Sigh. "Well. It's where a woman takes a leak."
"You're kidding me."
"No, I ain't. I swear it's true." His right hand crossed his heart. "I came through it, Joey."
"And my father?"
"Yup. Everybody in this house but you."
Isolation. The thrill of being a cesarean soldier was fading fast.
"I gotta go to the bathroom," I said.
I groped my way there, flicked on the light and looked in the mirror. It wasn't the roundness of my head I noticed, it was my slitted eyes, narrowed to protect my retinas from the sudden hundred-watt glare. I thought I looked like a Chinaman but I didn't think my head was any rounder than Vic's. I went back to the room.
"You forgot to flush."
"I didn't go. I just looked in the mirror."
"Oh, God, what did I start here?"
"Come to the bathroom with me, Vic, I wanna see your head."
"Joey, you get under those covers. I mean it."
"Please."
He jumped off his bed, landing like an ape on his thick hairy legs. "Gonna strike out four times tomorrow," he groaned, but he followed me.
"God, that's bright." He covered his eyes with his hand, peeking through the fingers. I squinted at our reflection. He needed a shave. His fingers went to his temples. "See how it's dented here? You ain't got that."
If our heads were different, it was a minor difference, at best, the sort that would go unnoticed unless mentioned.

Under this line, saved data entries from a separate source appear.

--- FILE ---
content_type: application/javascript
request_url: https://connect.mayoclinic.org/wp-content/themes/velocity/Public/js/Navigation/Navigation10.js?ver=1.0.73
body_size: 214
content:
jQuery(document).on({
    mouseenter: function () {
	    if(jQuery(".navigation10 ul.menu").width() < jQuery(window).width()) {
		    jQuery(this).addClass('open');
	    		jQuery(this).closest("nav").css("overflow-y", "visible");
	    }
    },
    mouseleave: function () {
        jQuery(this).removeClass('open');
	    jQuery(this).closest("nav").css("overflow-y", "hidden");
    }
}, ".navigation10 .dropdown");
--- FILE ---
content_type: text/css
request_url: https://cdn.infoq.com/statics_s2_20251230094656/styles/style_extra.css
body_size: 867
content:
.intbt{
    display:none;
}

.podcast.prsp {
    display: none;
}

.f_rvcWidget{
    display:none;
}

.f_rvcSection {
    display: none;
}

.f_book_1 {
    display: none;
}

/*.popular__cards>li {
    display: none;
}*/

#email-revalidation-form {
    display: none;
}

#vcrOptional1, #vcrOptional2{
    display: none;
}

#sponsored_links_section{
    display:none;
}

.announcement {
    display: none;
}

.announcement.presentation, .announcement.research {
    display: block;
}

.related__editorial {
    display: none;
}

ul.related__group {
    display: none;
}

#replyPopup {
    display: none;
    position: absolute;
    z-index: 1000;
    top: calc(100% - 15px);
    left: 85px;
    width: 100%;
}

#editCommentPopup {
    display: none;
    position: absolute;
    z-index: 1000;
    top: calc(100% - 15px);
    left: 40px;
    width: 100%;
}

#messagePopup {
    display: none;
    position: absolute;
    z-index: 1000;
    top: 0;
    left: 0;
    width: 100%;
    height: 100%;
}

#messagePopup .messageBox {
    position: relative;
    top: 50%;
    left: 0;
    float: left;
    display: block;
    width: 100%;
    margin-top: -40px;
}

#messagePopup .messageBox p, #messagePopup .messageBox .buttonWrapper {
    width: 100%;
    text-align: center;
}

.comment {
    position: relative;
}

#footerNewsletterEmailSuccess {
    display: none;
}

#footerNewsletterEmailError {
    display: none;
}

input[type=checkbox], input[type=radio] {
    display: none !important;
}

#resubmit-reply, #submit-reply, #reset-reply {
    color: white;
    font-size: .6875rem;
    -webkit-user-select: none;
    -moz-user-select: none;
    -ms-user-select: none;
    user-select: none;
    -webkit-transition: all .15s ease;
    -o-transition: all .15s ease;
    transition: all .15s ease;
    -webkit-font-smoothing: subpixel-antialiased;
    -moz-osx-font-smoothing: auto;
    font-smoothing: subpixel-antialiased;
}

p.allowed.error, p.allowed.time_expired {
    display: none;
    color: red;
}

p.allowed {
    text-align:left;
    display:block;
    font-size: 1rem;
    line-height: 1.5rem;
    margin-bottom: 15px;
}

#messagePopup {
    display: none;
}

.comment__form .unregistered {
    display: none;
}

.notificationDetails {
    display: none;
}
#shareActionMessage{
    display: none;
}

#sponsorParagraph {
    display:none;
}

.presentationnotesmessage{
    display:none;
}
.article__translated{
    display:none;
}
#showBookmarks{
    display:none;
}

But of course everything was mentioned on Shepherd Avenue. I was a marble in a world of peanuts. I blinked back tears. "Do you still like me, Vic?"
The hands fell from his temples. "Of course. Jerk. Whaddya think?"
Ghostlike, dentureless, unbraided hair flowing, nightgown billowing, Connie appeared at the doorway.
"What are you two doing?"
Vic scratched his chest. "Comparing our heads, Ma." Connie looked at us as if she wondered what planet we'd be returning to. Luckily for us she was too tired to pursue it.
"Go to bed before I call Bellevue." She shuffled away. "Coupla nuts."
Vic giggled on the way to the room. When we were under the covers I apologized for keeping him awake.
"Ah, don't worry about it, I'll still murder the ball."
It was thrilling to hear him talk baseball, the only part of his life that swelled his ego.